As someone pointed out, this question was probably the high point of an otherwise strange session I chaired this afternoon at the Society of Biblical Literature annual meeting. How did we get there?

‘Twas a panel on a book I edited, Secularism and Biblical Studies, with some of the contributors speaking and then two respondents, James Linville and Russell McCutcheon. This ensured the debate was spirited, precisely the sort of the thing the initial and necessarily incomplete edited volume set out to do. But the strange thing was that despite the discussion continuing in many smaller groups well after the session finished, a strong sense of oddness pervaded people’s impressions afterwards. As chair I was not in a position to enter the debate fully, in which I would have sided with Hanna Stenström’s position. So these are perhaps some of the things I would have said in response (I leave aside the strange desire to foster an objective, apolitical, analytical and ultimately revived historical critical analysis of the ‘Bible’, as one among any number of sacred scriptures. And I leave aside the curious effort by McCutcheon to insert Jonathan Zed Smith (who should always be given a zed) into the debate, since all that did was reaffirm my sense that Mr Smith is less an innovative scholar than an extraordinarinarily – and that’s a very emphatic extraordinarily – traditional one).

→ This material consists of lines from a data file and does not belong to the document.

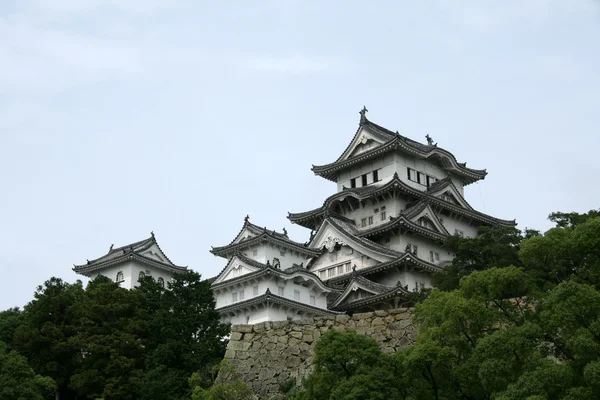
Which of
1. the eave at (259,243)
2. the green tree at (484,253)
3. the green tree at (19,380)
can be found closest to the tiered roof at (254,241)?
the eave at (259,243)

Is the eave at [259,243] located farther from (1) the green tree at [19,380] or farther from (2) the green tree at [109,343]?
(1) the green tree at [19,380]

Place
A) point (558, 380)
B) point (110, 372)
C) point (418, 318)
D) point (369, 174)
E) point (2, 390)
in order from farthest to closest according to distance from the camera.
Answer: point (369, 174), point (110, 372), point (2, 390), point (418, 318), point (558, 380)

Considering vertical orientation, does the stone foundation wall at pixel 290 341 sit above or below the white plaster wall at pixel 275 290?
below

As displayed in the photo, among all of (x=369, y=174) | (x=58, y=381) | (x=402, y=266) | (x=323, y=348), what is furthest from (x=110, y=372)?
(x=369, y=174)

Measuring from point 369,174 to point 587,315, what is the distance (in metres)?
A: 41.1

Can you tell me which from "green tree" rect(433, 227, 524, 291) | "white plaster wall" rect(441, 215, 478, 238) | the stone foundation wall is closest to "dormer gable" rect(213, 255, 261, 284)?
"green tree" rect(433, 227, 524, 291)

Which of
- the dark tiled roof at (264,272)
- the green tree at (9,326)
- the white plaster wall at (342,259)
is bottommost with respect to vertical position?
the green tree at (9,326)

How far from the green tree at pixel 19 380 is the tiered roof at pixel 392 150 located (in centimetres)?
2899

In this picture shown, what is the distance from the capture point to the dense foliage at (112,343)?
34.5 meters

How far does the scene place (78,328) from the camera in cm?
3794

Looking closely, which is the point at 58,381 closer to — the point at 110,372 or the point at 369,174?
the point at 110,372

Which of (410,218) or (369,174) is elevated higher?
(369,174)

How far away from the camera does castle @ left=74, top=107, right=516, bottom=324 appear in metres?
49.3

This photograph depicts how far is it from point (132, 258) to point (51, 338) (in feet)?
60.8
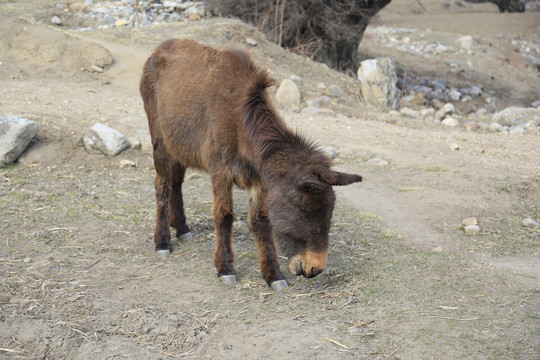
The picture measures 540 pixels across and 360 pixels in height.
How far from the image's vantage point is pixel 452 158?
9031mm

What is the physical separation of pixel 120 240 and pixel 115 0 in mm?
17717

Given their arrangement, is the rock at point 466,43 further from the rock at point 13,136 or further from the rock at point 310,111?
the rock at point 13,136

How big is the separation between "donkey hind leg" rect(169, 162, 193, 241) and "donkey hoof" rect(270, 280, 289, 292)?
1.51 m

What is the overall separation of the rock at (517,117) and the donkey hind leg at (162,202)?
10.0 metres

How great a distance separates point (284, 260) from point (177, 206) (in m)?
1.35

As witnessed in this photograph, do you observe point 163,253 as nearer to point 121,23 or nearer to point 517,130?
point 517,130

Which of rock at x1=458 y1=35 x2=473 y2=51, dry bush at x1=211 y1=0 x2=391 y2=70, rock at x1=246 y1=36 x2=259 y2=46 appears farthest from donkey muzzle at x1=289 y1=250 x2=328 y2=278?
rock at x1=458 y1=35 x2=473 y2=51

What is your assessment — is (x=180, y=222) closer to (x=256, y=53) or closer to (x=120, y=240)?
(x=120, y=240)

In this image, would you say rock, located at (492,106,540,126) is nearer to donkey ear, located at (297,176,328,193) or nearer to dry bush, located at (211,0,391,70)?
dry bush, located at (211,0,391,70)

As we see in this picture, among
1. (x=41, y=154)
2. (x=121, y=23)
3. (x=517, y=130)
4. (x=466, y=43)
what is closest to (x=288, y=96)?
(x=517, y=130)

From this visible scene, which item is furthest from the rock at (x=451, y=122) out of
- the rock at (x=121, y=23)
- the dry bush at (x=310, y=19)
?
the rock at (x=121, y=23)

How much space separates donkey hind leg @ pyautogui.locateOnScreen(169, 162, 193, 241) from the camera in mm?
6141

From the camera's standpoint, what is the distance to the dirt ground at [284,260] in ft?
13.7

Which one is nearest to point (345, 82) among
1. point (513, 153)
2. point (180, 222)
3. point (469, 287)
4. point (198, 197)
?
point (513, 153)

The most puzzling argument, from McCutcheon, was that the ‘Bible’ is a discursive artefact – and by discursive he meant a discursively religious artefact. Or rather, the most curious thing about it was the assumption that a discursive artefact is somehow unreal, that as soon as you say it is a discursive artefact, you have thereby dismissed it and the discipline of biblical criticism. The only proper form of scholarship is thereby to analyse the discursive practice by which it became such an artefact. So a question came from the floor: how would you analyse a fossilised turd? To which the answer was that you analyse the dinosaur that produced the turd and not the turd itself.

Now, this answer showed up the problem of arguing that the Bible is a discursive artefact (and indeed social and historical artefact). To begin with, this position has been pretty much standard among intelligent biblical scholars for at least 30 years, so it is strange to find it regurgitated as an issue now. Further, the suggestion that the ‘real’ thing for scholarship is to analyse the social, historical and religious issues that produced such an artefact seems to be a call to revisit complex analyses have engaged in this analysis for some time (Philip Davies’s Scribes and Schools is but one example among many, as is George Aichele’s The Control of Biblical Meaning). But perhaps the most significant point is the assumption that such an artefact is somehow ‘unreal’, for this is a curious misreading of poststructural scholarship from some years ago. A discursive construct is, if anything, more real, than the fossilised turd. Or rather, if we locate the category of ‘discursive’ within the much longer and richer history of Marxist analysis, for which social construct is a key breakthrough, then a social construct is far more powerful and pervasive than any supposedly ‘concrete’ object. One might say the same about ‘Plato’ or ‘Shakespeare’. Ultimately – and using an immanent analysis – the need to make such a move says more about the the context of North American turf wars between religious studies and theology, if not struggles over the Bible itself.